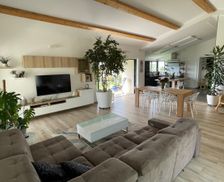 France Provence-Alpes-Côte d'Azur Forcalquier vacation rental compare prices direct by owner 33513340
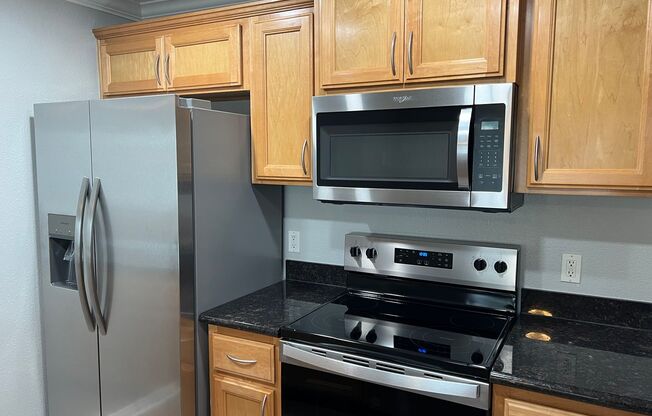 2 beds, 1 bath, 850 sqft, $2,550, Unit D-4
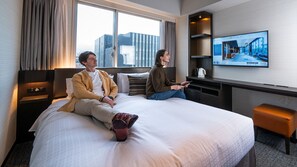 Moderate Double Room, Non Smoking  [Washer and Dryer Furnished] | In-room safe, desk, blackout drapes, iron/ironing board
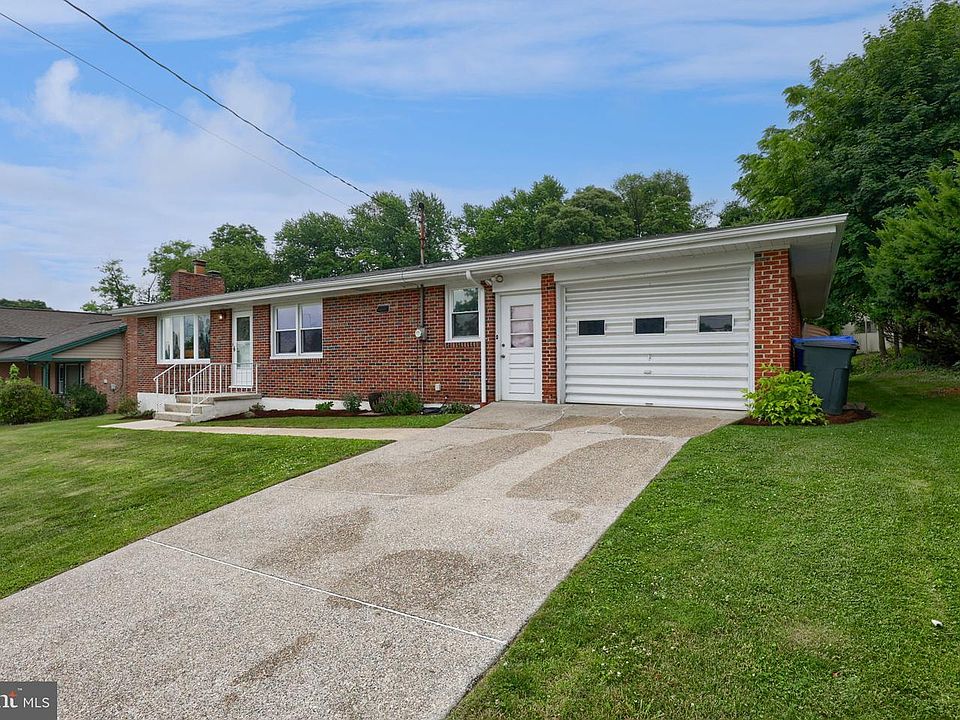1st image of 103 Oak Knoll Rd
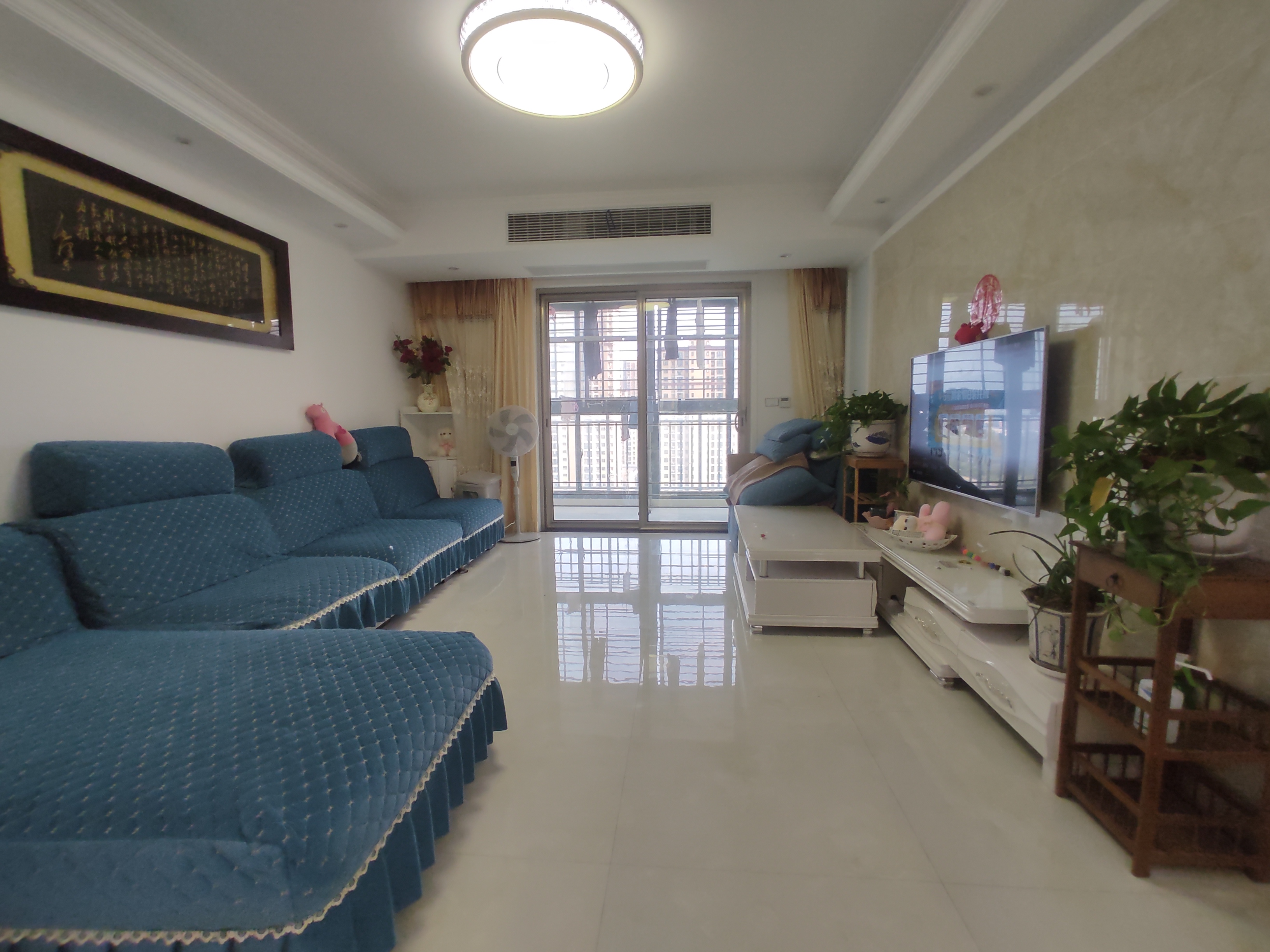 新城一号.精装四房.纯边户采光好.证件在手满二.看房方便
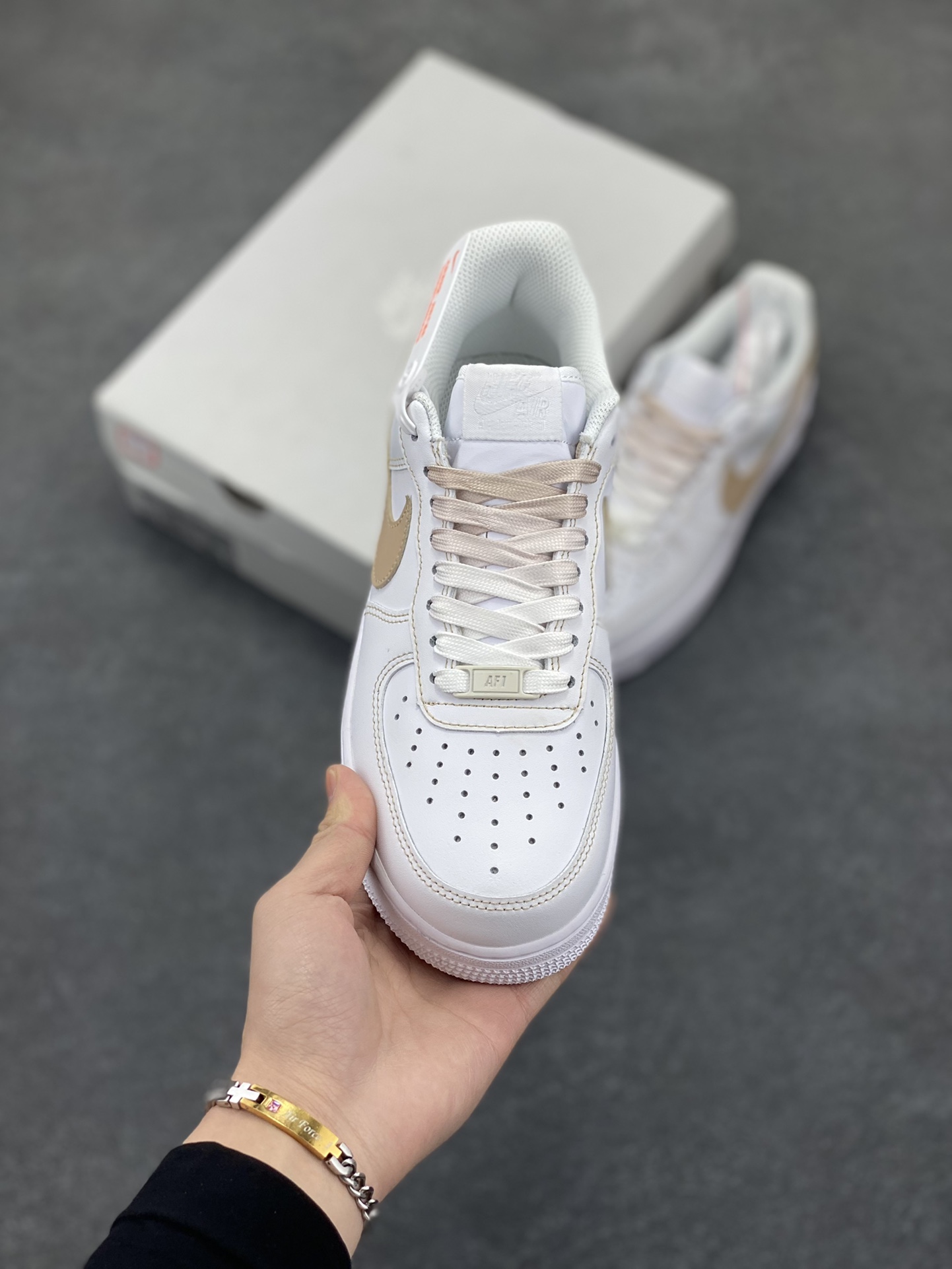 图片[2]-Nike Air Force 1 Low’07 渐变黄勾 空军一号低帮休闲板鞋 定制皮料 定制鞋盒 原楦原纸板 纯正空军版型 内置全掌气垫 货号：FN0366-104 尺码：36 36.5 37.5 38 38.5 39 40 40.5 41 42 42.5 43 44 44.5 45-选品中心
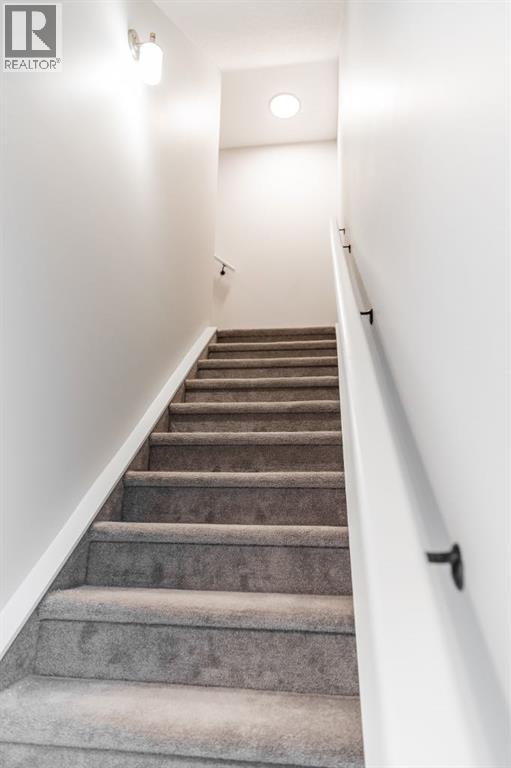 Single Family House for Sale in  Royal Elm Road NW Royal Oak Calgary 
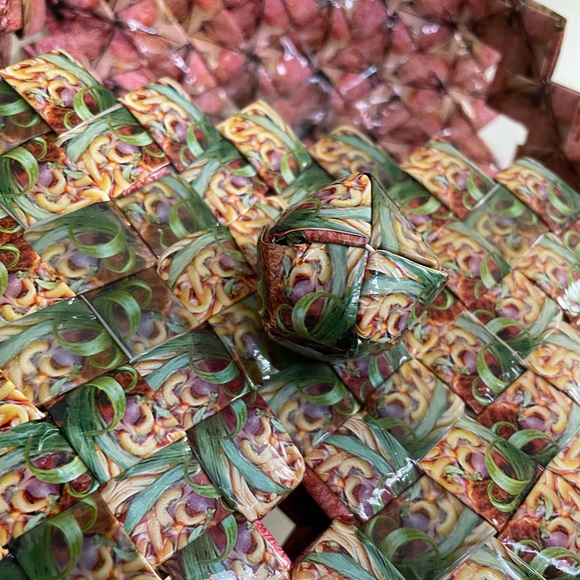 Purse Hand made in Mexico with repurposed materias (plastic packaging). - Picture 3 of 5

+---+

• Task to complete
Reproduce the text of the material above line for line, without changing any wording. Leave out the pictures and keep only the text that accompanies each one.

• Reply
 France Provence-Alpes-Côte d'Azur Forcalquier vacation rental compare prices direct by owner 33513340
 2 beds, 1 bath, 850 sqft, $2,550, Unit D-4
 Moderate Double Room, Non Smoking  [Washer and Dryer Furnished] | In-room safe, desk, blackout drapes, iron/ironing board
1st image of 103 Oak Knoll Rd
 新城一号.精装四房.纯边户采光好.证件在手满二.看房方便
 图片[2]-Nike Air Force 1 Low’07 渐变黄勾 空军一号低帮休闲板鞋 定制皮料 定制鞋盒 原楦原纸板 纯正空军版型 内置全掌气垫 货号：FN0366-104 尺码：36 36.5 37.5 38 38.5 39 40 40.5 41 42 42.5 43 44 44.5 45-选品中心
 Single Family House for Sale in  Royal Elm Road NW Royal Oak Calgary 
 Purse Hand made in Mexico with repurposed materias (plastic packaging). - Picture 3 of 5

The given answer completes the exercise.